To be sure, the text has been nudged into modernity in the new translation and adaptation by Adrian Mitchell. His version took London by storm last season, winning an Olivier Award, and makes its U.S. debut at California's Berkeley Repertory Theater. The language is vernacular, sometimes vulgar, and even titled characters are stripped of grandeur and persiflage. The multiracial casting reflects contemporary America more than feudal Spain. Stylistically, the 20th century influence of Bertolt Brecht is evident throughout in the Marxist class analysis, didactic political sloganeering and use of song and dance to preach.
Yet the call to collective action and the lesson that in unity there is strength are not modernist interpolations. They are inherent in the original and in the actual events it portrays. The villagers of Fuente Ovejuna took collective responsibility for the murder. When royal investigators sought the name of the culprit, villagers swore that the whole town did it. Moreover, politics never obscures the melodrama, a thoroughly satisfying tale of robberies, rapes and other cruelties ferociously avenged. If Lope de Vega cannot rival his contemporary Shakespeare for depth and subtlety of character, he is surely the Bard's equal for rumbustious plot. (And vastly his superior for productivity: whereas Shakespeare wrote 37 or so plays -- authorship of some is disputed -- Lope de Vega is credited with about 1,800, of which 470 survive. For years, he turned them out at a rate of almost one a week.)

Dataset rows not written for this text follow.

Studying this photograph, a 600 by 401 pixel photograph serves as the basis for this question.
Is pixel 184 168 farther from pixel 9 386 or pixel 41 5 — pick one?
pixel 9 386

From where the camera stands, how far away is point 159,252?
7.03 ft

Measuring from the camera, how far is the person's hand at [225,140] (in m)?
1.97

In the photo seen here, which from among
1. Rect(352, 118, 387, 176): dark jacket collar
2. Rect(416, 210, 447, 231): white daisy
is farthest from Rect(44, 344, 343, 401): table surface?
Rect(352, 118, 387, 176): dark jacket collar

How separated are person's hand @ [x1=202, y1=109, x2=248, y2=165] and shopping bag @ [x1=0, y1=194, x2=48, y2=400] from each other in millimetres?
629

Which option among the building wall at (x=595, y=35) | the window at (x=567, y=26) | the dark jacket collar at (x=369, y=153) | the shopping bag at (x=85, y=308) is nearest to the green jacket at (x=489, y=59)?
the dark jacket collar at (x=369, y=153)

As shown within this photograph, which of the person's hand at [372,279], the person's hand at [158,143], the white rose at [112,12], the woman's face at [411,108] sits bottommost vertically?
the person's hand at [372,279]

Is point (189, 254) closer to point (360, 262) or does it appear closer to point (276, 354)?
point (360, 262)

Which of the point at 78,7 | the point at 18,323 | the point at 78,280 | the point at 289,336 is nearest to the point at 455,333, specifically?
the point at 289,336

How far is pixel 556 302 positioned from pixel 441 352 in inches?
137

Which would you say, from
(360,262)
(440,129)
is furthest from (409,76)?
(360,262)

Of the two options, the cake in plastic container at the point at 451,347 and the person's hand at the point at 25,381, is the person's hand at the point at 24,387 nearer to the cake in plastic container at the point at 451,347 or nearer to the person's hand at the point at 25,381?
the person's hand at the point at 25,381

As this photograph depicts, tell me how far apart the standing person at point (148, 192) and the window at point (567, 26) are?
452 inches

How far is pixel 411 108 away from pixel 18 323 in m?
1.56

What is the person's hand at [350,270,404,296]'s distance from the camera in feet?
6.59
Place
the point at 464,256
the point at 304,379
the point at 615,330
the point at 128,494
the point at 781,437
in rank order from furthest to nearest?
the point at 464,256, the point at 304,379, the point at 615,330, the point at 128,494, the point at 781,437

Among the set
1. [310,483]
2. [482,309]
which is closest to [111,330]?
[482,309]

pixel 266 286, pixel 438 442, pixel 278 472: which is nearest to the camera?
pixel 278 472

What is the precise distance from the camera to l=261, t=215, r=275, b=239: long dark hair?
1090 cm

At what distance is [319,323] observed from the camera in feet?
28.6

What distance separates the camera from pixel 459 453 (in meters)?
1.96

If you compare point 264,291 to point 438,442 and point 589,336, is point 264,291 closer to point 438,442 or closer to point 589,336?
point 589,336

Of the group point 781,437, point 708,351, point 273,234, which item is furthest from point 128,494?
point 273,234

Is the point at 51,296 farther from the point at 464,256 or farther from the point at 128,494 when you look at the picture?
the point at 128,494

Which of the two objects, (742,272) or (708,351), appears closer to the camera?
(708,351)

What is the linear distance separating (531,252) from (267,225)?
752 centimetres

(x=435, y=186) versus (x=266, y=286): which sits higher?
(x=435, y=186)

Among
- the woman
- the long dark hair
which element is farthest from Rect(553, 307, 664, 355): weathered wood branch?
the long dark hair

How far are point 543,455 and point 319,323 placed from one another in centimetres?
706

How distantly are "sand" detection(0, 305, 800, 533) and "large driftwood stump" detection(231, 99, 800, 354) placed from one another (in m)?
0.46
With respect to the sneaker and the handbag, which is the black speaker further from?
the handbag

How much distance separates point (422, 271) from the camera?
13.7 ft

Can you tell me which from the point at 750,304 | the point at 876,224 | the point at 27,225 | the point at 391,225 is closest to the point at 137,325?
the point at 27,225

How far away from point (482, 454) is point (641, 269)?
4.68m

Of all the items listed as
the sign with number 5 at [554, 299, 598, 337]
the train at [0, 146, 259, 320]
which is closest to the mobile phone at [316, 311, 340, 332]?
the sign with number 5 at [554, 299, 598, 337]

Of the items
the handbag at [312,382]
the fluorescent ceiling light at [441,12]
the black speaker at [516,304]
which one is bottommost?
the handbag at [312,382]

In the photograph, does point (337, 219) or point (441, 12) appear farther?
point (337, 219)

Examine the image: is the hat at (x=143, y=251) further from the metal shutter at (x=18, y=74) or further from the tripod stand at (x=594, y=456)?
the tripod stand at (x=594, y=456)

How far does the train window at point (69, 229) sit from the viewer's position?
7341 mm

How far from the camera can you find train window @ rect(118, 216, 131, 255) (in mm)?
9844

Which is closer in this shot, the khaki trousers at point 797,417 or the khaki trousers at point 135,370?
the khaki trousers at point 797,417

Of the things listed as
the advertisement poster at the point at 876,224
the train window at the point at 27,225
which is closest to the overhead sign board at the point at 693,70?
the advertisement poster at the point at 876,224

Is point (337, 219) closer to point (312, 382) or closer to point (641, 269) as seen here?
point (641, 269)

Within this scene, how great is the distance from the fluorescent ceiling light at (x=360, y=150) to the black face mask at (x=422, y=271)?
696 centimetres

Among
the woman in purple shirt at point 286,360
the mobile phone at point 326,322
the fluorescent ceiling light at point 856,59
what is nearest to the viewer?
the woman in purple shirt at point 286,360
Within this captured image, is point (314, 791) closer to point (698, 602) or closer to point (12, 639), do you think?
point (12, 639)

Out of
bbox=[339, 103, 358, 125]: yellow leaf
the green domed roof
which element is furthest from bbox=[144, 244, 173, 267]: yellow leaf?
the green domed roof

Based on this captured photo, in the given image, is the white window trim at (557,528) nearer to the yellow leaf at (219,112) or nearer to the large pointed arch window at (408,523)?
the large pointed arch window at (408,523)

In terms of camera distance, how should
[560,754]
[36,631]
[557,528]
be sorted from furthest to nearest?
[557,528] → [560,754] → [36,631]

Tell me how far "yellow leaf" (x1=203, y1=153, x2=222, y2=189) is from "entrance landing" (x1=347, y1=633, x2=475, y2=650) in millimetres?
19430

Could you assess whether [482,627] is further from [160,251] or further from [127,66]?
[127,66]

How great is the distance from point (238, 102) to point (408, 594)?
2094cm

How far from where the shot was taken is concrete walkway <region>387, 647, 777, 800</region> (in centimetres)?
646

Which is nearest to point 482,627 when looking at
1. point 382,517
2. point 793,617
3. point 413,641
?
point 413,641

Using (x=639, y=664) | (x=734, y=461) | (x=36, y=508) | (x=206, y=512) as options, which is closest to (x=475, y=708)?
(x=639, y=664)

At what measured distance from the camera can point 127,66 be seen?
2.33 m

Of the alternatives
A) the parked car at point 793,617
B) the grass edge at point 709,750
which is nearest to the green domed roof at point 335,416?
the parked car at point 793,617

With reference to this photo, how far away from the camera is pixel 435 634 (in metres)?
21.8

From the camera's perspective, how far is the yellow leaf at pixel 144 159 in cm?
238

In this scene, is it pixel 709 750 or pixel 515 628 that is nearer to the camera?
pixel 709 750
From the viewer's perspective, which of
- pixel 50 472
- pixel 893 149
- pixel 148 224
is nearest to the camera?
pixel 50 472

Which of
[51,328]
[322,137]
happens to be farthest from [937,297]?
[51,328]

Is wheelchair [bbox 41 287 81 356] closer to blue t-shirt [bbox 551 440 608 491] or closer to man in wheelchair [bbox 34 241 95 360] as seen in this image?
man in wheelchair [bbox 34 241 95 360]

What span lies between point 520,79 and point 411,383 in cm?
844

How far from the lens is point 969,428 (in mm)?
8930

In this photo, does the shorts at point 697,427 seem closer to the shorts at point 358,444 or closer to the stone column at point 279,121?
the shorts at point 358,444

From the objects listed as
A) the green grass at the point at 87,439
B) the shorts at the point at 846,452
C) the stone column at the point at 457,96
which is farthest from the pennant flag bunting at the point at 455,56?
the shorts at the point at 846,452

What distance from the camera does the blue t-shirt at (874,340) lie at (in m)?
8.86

Berkeley Rep's production benefits from fluid, cinematic staging by the company's artistic director, Sharon Ott, and a highly adaptable village-square setting by Kate Edmunds. The production is so good that even a predictable climax -- the villain's armed intrusion at the wedding of a shepherd he despises and a maiden he means to rape -- achieves the abrupt power of surprise. Among a solid ensemble cast, Jack Heller is a wonderfully hissable overlord, full of chill arrogance and hot rage, and Domenique Lozano and Stephen Burks are the most affecting of his victims. The chief asset, however, is the play itself, which is both a singular masterwork and a reminder to every U.S. nonprofit theater that there remains a rich array of unproduced European stage classics from before the 19th century and beyond the English language.